US aid group attacked in NW Pakistan; 6 dead
Islamabad: Suspected militants armed with assault rifles and a homemade bomb attacked the offices of a US-based Christian aid group helping earthquake survivors in northwestern Pakistan on Wednesday, killing six Pakistani employees, police and the organization said.
The assault prompted World Vision, a major international humanitarian group, to suspend its operations in Pakistan. Other aid organizations condemned the attack but said it would not lead them to curtail their own activities.
Extremists have killed other foreign aid group employees in Pakistan and accused such organizations of working against Islam, greatly hampering efforts to raise living standards in the desperately poor region. Many groups have already scaled down operations in the northwest or pulled out altogether.
The attack took place in Ogi, a small town in Mansehra district, which was badly hit by the 2005 Kashmir earthquake.
"It was a brutal and senseless attack," said Dean Owen, World Vision spokesman in Seattle, Washington. "It was completely unexpected, unannounced and unprovoked."
Islamists often target Christian groups, which they accuse of trying to convert Muslims.
Another World Vision spokesman said the group, which was founded 60 years ago in the US and is one of the world`s largest and most well-funded Christian aid organizations, had suspended operations across Pakistan as a result of the attack.
About 10 gunmen carried out the assault, which also wounded four people, said local police chief Sajid Khan. Two women were among the six dead, he said.

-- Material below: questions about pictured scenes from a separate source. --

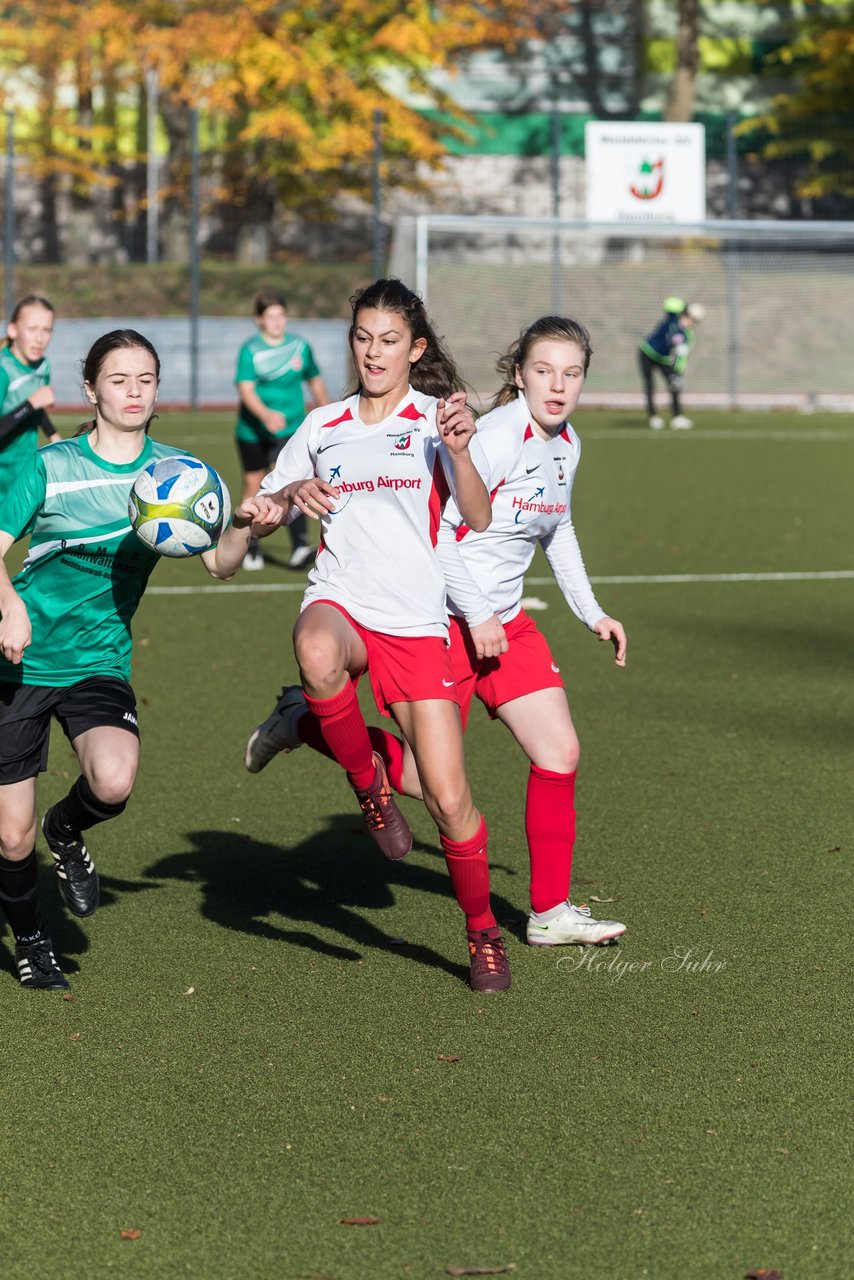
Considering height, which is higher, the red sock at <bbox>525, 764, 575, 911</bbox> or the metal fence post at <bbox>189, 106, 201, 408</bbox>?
the metal fence post at <bbox>189, 106, 201, 408</bbox>

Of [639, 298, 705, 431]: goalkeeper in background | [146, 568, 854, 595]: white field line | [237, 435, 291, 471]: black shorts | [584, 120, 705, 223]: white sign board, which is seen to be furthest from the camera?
[584, 120, 705, 223]: white sign board

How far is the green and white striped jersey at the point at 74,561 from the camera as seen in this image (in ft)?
15.9

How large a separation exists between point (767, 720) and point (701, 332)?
26.7 meters

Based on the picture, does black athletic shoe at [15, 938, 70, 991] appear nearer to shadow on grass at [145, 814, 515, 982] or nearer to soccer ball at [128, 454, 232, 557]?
shadow on grass at [145, 814, 515, 982]

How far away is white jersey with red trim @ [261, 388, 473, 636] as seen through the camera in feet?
15.7

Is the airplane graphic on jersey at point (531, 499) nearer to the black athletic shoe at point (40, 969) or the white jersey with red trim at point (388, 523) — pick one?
the white jersey with red trim at point (388, 523)

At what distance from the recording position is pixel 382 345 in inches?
189

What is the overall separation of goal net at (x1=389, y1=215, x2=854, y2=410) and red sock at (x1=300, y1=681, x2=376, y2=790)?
2689 centimetres

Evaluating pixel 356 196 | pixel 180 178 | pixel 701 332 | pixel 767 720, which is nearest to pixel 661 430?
pixel 701 332

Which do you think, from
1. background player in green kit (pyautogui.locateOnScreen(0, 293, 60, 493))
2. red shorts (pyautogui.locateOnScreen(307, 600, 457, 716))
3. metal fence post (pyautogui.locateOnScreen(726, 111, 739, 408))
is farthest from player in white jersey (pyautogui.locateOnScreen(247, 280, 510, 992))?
metal fence post (pyautogui.locateOnScreen(726, 111, 739, 408))

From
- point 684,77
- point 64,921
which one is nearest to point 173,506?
point 64,921

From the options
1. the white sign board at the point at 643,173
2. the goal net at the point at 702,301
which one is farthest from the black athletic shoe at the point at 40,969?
the white sign board at the point at 643,173

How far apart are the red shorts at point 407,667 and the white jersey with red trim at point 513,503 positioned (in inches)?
14.9

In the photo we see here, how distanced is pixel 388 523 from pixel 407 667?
0.40m
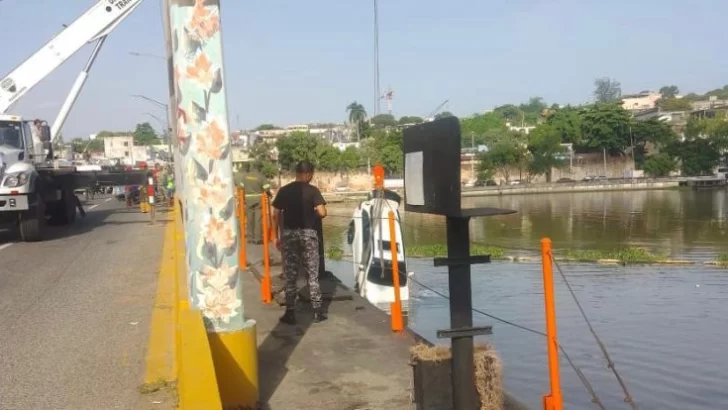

Another local police official, Liaquat Shah, said the attackers first opened fire inside the office and then left a homemade bomb they detonated by remote control.
"They left a locally made pressure cooker bomb that exploded soon after the attackers fled the scene, killing NGO people first by gunfire and then with the blast," Shah said.
The attack seriously damaged the aid group`s office, leaving the ground strewn with rubble and the concrete walls pockmarked with bullet holes, AP Television News footage showed. A tattered red office chair lay overturned among the debris.
Al Qaeda, the Taliban and allied groups are strong in northwestern Pakistan, but Mansehra lies outside the tribal belt next to Afghanistan where the militants have their main bases and is relatively peacefully.
Islamist militants see foreign aid groups and local outfits that receive international funds as a challenge to their authority in regions under their influence. The organizations often employ women and support female rights initiatives, further angering the extremists.
Many foreign aid groups set up offices in Mansehra after the 2005 earthquake, which killed about 80,000 people and left 3 million people homeless.
In 2008, militants there killed four Pakistanis working for Plan International, a British-based charity that mainly helps children. The attack forced several foreign agencies to scale back assistance to the area.
But aid groups said that Wednesday`s attack would not cause them to suspend their operations.
"I would not feel that it means anything but intensifying our own way of doing things," said Pepe Salmela, the country director for the International Federation of Red Cross and Red Crescent Societies, which works on community-based health and disaster preparedness programs in Mansehra.
"We have quite a big security team and a security coordinator in Islamabad who went to Mansehra today to study the situation," said Salmela.
UN spokeswoman Ishrat Rizvi also said the attack would not curtail the world body`s activities in Pakistan.
"Any single attack on any implementing partner would not result in the closure of UN operations in those areas, but we definitely condemn any such attack," said Rizvi.
The Pakistani government has fought back against militants staging attacks in the country by launching several military operations over the last year and a half to deprive the insurgents of their sanctuaries in the northwest.
The US has also pummeled militants in Pakistan`s tribal area with dozens of deadly missile strikes, including one Wednesday that killed at least four people in North Waziristan, said officials.
Drones fired four missiles at a house and a nearby truck in the Mazer Meda Khel area, some 25 miles (40 kilometers) west of the main town of Miran Shah, said local government official Sabir Khan.
The identities of those killed in the attack were not known.
The US refuses to discuss publicly the drone program in Pakistan, but officials say privately it has killed several senior al Qaeda and Taliban commanders.